## Start Data section

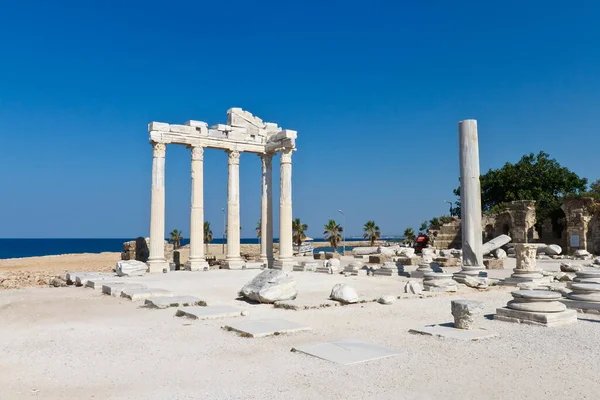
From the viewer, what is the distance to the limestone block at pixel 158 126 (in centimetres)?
2392

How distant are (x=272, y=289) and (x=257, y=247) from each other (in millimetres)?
35919

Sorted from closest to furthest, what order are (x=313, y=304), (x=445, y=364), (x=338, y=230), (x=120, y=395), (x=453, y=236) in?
(x=120, y=395) → (x=445, y=364) → (x=313, y=304) → (x=453, y=236) → (x=338, y=230)

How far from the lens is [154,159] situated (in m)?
24.0

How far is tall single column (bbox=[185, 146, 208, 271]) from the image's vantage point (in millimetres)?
25109

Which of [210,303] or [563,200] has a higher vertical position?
[563,200]

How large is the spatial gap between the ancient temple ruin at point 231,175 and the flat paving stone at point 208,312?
12949mm

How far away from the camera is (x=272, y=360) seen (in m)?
7.06

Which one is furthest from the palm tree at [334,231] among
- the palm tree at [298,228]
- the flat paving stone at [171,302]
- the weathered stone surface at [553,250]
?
the flat paving stone at [171,302]

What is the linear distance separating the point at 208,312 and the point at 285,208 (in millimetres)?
15698

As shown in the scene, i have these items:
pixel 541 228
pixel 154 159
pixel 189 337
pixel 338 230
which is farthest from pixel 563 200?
pixel 189 337

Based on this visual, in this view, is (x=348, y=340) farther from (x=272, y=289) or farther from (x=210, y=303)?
(x=210, y=303)

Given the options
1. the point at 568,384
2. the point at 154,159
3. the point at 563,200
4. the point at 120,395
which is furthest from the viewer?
the point at 563,200

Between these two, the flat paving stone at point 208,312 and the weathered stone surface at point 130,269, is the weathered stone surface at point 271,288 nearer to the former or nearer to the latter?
the flat paving stone at point 208,312

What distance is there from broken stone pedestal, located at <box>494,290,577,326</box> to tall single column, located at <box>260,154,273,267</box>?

## End Data section

▸ Exercise aim:
Leave out the pictures and repeat everything else in the records exactly.

▸ Task result:
From the viewer, what is the distance to the limestone block at pixel 158 126 (in centimetres)?
2392

How distant are (x=272, y=289) and (x=257, y=247) from each other (in millimetres)?
35919

Sorted from closest to furthest, what order are (x=313, y=304), (x=445, y=364), (x=338, y=230), (x=120, y=395), (x=453, y=236) in?
(x=120, y=395) → (x=445, y=364) → (x=313, y=304) → (x=453, y=236) → (x=338, y=230)

How far from the lens is [154,159] situated (in m)?
24.0

How far is tall single column (bbox=[185, 146, 208, 271]) from the image's vantage point (in millimetres)?
25109

Which of [210,303] or [563,200] has a higher vertical position?
[563,200]

How large is the spatial gap between the ancient temple ruin at point 231,175 and the flat paving stone at point 208,312?
12949mm

How far away from the camera is (x=272, y=360) seen (in m)?
7.06

Which one is furthest from the palm tree at [334,231] among
- the palm tree at [298,228]
- the flat paving stone at [171,302]
- the weathered stone surface at [553,250]
?
the flat paving stone at [171,302]

What is the linear distance separating the point at 208,312 and the point at 285,208 (in millimetres)?
15698

As shown in the scene, i have these items:
pixel 541 228
pixel 154 159
pixel 189 337
pixel 338 230
which is farthest from pixel 563 200?
pixel 189 337

Based on this visual, in this view, is (x=348, y=340) farther from (x=272, y=289) or farther from (x=210, y=303)?
(x=210, y=303)

Given the options
1. the point at 568,384
2. the point at 154,159
3. the point at 563,200
4. the point at 120,395
which is furthest from the viewer?
the point at 563,200

Between these two, the flat paving stone at point 208,312 and the weathered stone surface at point 130,269, is the weathered stone surface at point 271,288 nearer to the former or nearer to the latter?
the flat paving stone at point 208,312

What distance is there from broken stone pedestal, located at <box>494,290,577,326</box> to tall single column, located at <box>260,154,273,267</box>?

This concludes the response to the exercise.